The SDIO TX path rounds the DMA transfer length up to the host's
current block size and hands that length to dma_map_sg() via
sg_set_buf(&sg[scatters], tx_buffer->buf, align) in sdio_tx_work().
tx_buffer->buf typically aliases into an skb linear head whose
allocated size matches tx_buffer->len, not the block-aligned
align. The DMA engine (swiotlb / dw_mci IDMAC) therefore reads up
to one block past the end of the skb. On a PineTab2 with KFENCE
enabled this fires as:
BUG: KFENCE: out-of-bounds read in __pi_memcpy_generic
Out-of-bounds read at ... (704B right of kfence-#...):
__pi_memcpy_generic
swiotlb_tbl_map_single
swiotlb_map
dma_direct_map_sg
__dma_map_sg_attrs
dma_map_sg_attrs
dw_mci_pre_dma_transfer
__dw_mci_start_request
...
bes_sdio_memcpy_to_io_helper+0x18c/0x288 [bes2600]
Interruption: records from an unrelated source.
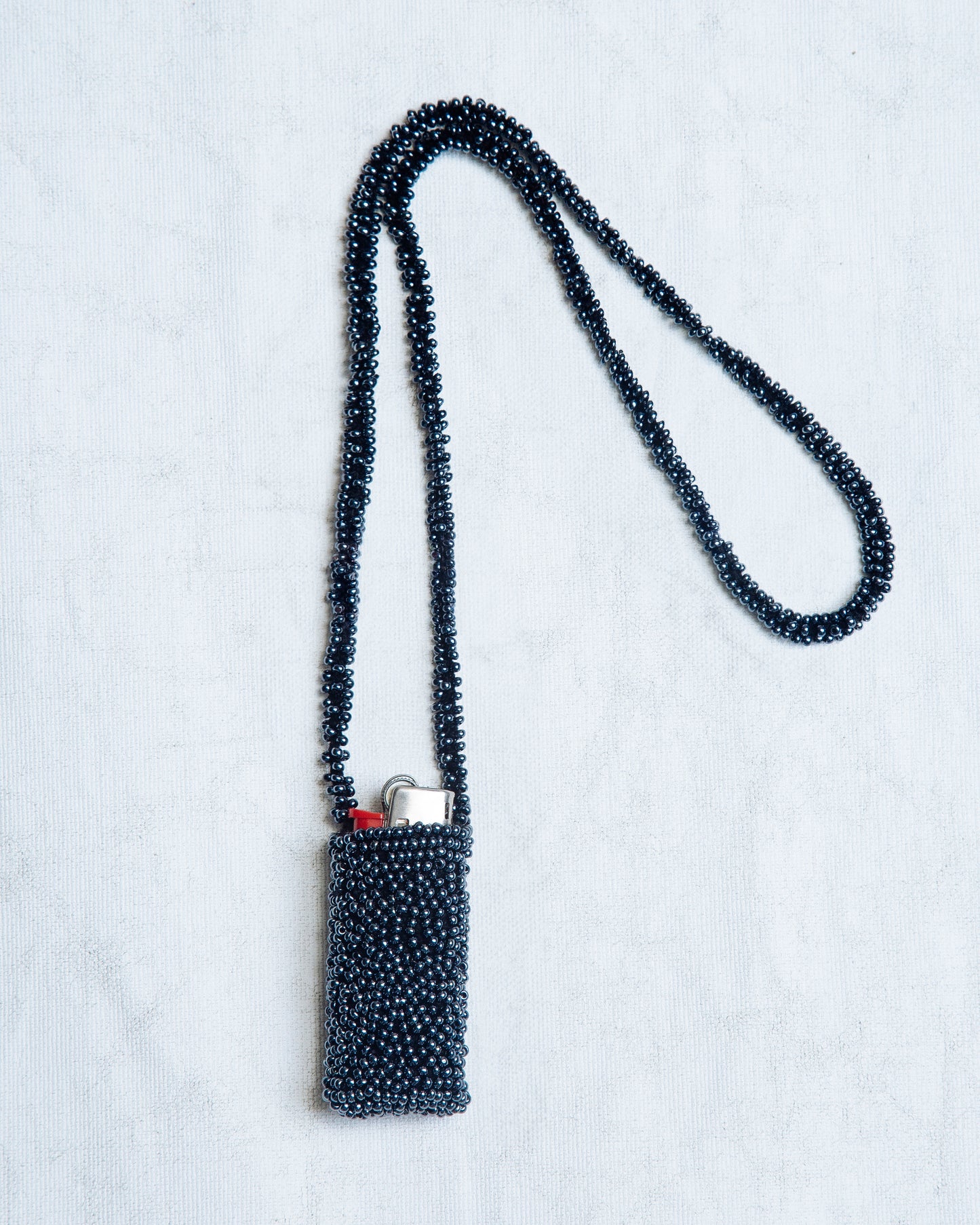 Pietro Necklace lighter holder in Glass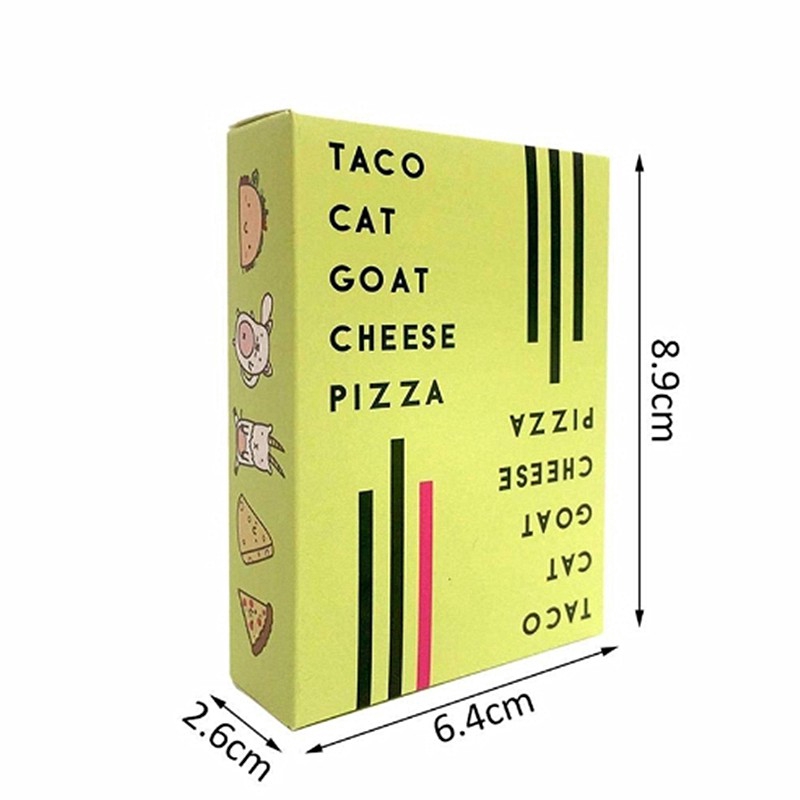 Taco Cat Goat Cheese Pizza Card Game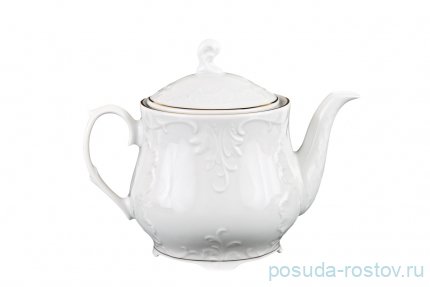 Заварочный чайник 1,1 л &quot;Рококо /Две линии золото&quot; / 034787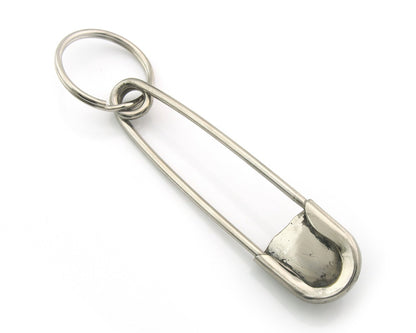 Navajo Key Chain .925 Silver Natural Turquoise Handmade Native American Artist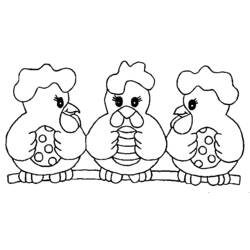 Раскраска: курица (Животные) #17363 - Бесплатные раскраски для печати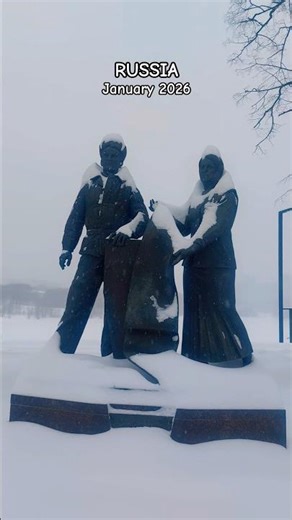 Snow in Russia January 2026 #travelvlog #russiavlog #snowman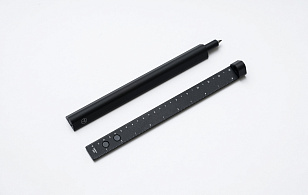 НАБОР 2 в 1: Шариковая ручка и линейка SLIDE BLACK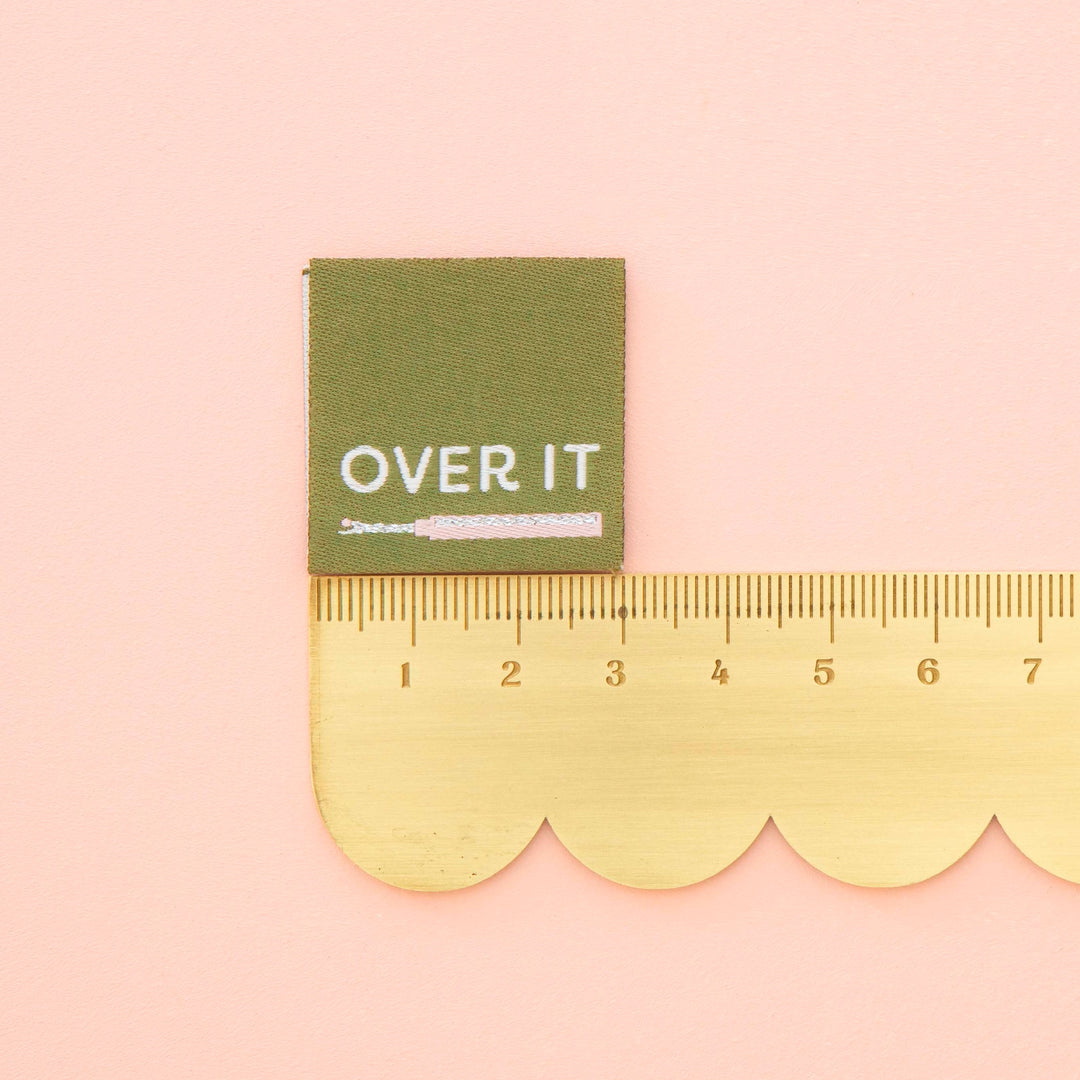 Webetiketten von Sarah Hearts: Over it Seam Ripper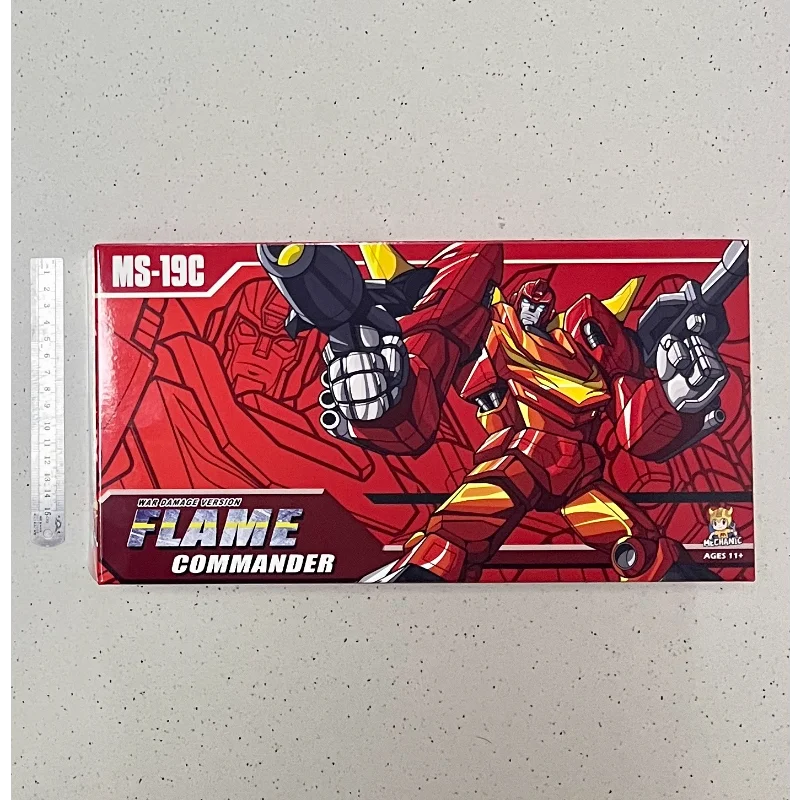 【Spot Goods】Origineel getransformeerd speelgoed MS Mechanic MS19C Battle Damage Edition Bu Tianshi Limited Action Doll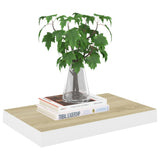 Floating Wall Shelves 4 pcs Oak and White 40x23x3.8 cm MDF 326572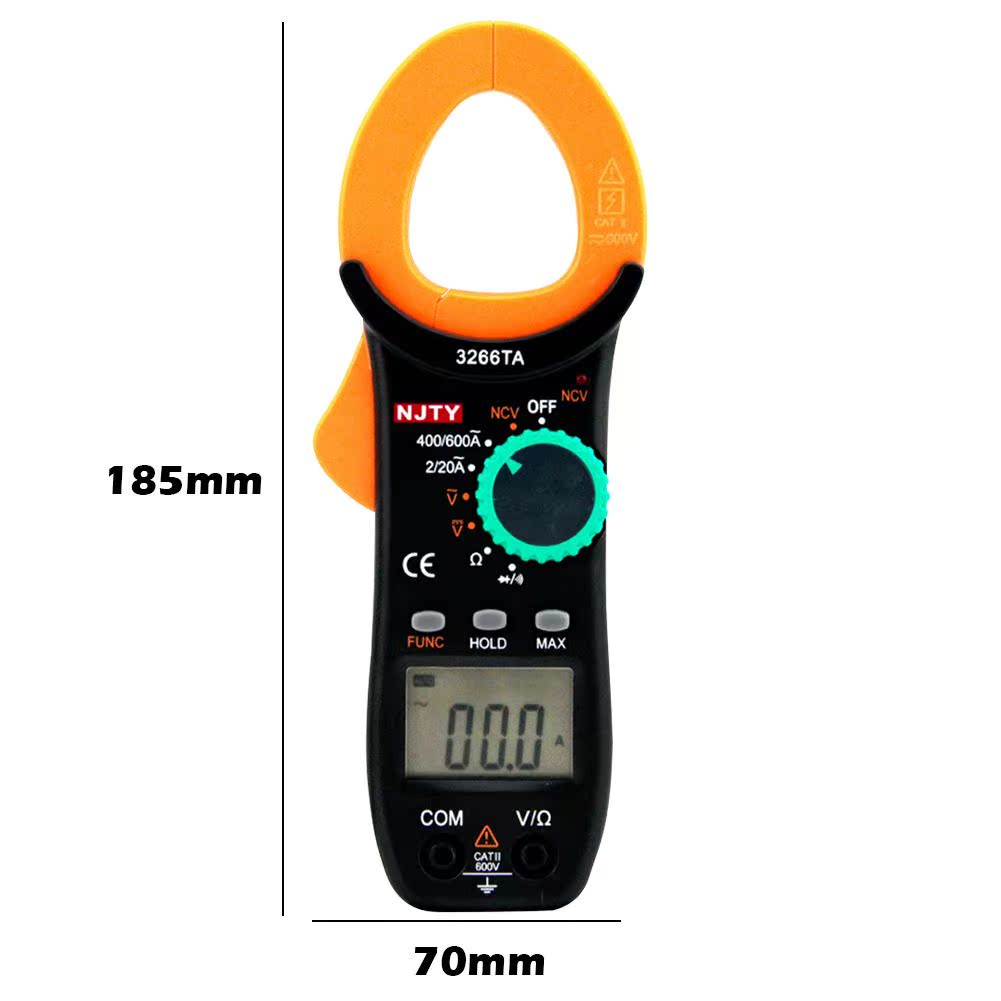 3266TA LCD AC/DC Digital Clamp Meter Multimeter Pinza Ampe - 图3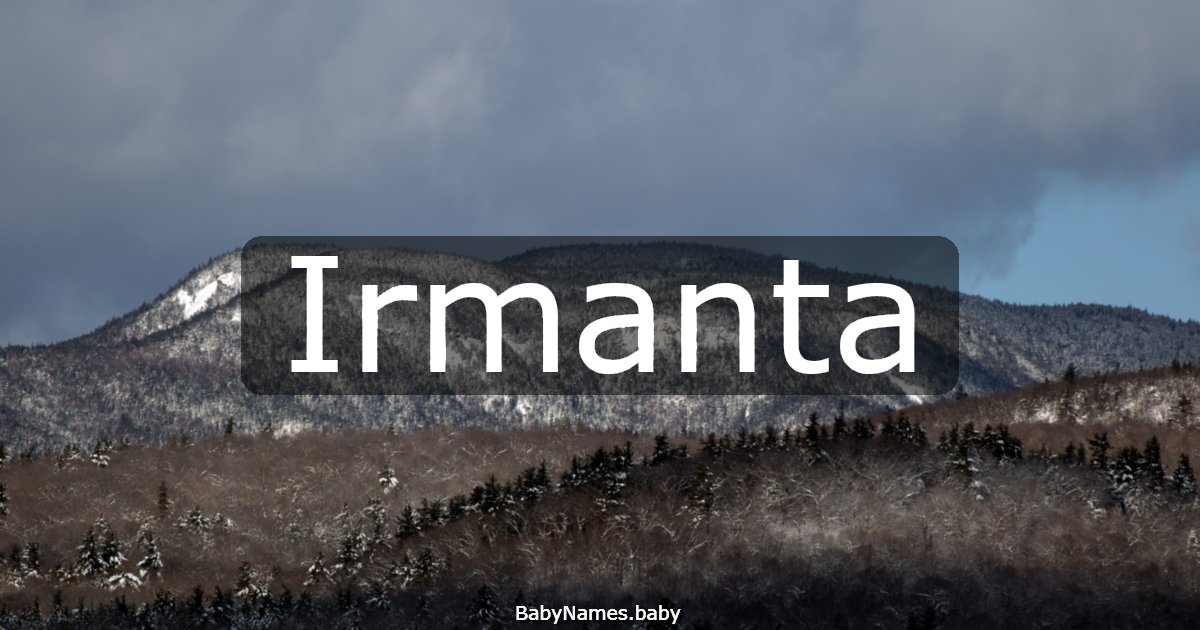 Irmanta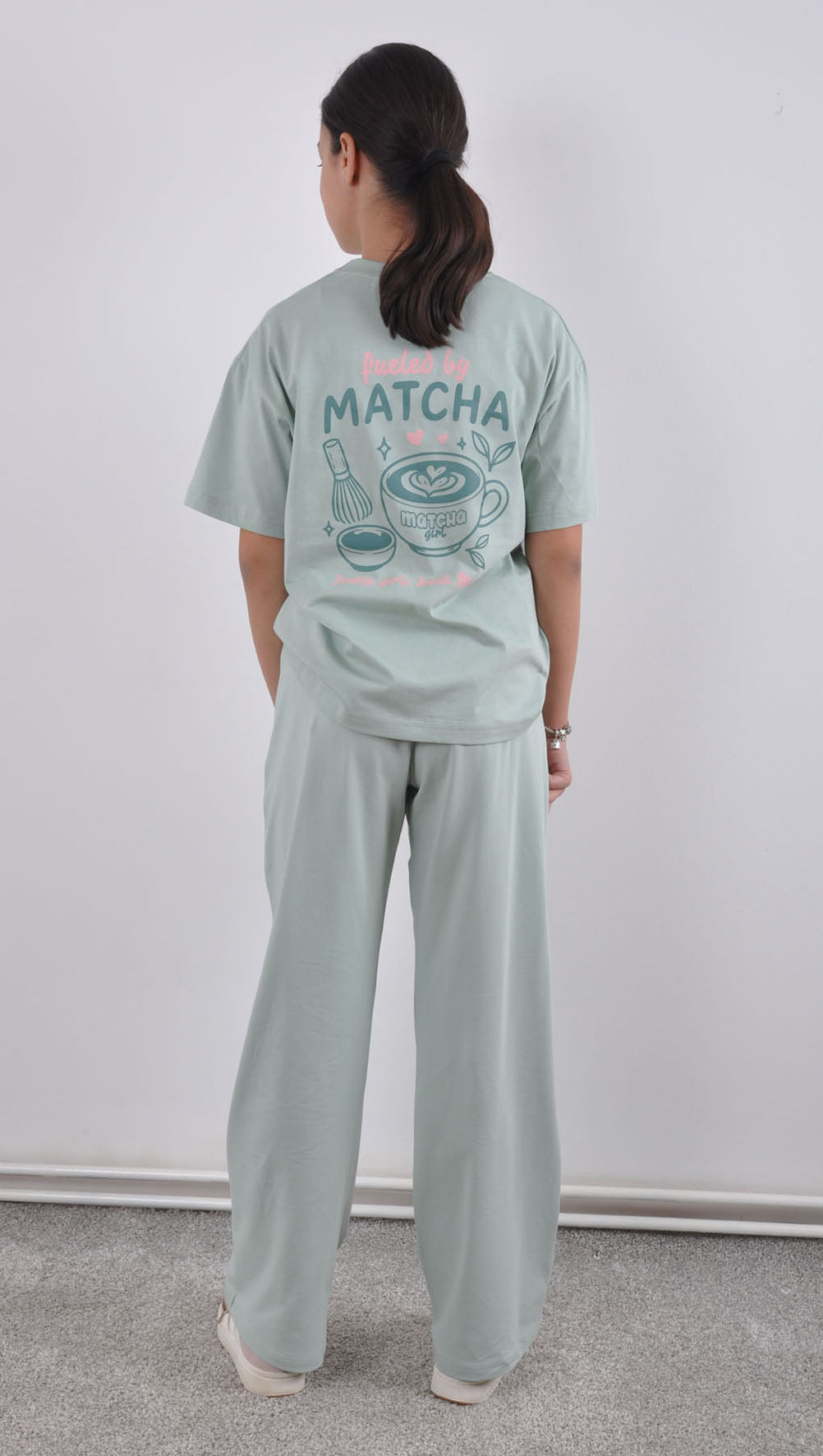 MAJICA MATCHA LATTE (OVERSIZE) 2-16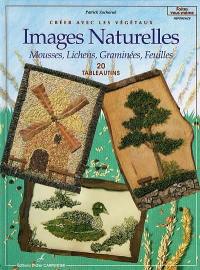 Images naturelles : mousses, lichens, graminées, feuilles : créez avec les végétaux : 20 tableautins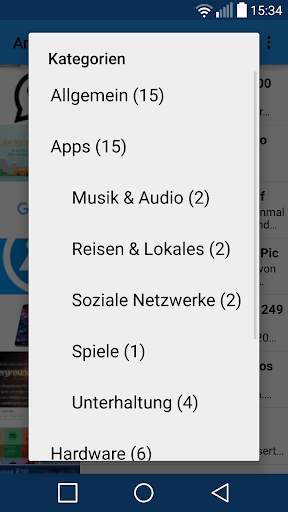 News für Android screenshot 4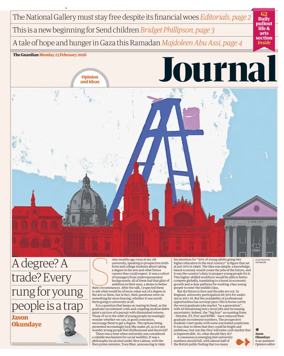 Cover of The Guardian e-paper Journal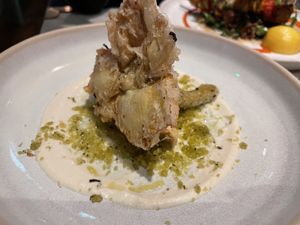 Artichoke with cashew cream  at Mildreds - Covent Garden in London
sdio_tx_work+0x2b4/0x4a0 [bes2600]
allocated by ... pskb_expand_head / validate_xmit_skb / tcp_*
In addition to being undefined behavior, the padding bytes (which
come from whatever memory follows the skb) are transmitted to the
peer, leaking kernel memory on the air.
Allocate a driver-owned DMA-page bounce buffer sized to
MAX_SDIO_TRANSFER_LEN and use it as the scatter-gather backing for
sdio_tx_work. Each TX buffer is copied into its bounce slot and the
tail (align - tx_buffer->len bytes) is zeroed. This mirrors the
existing bounce pattern already used by bes2600_sdio_memcpy_toio()
via single_gathered_buffer; a separate allocation is used for the
TX path because single_gathered_buffer is only serialised via
sdio_claim_host and sdio_tx_work accumulates scatter entries before
claiming the bus.
Signed-off-by: Markus Fritsche <fritsche.markus@gmail.com>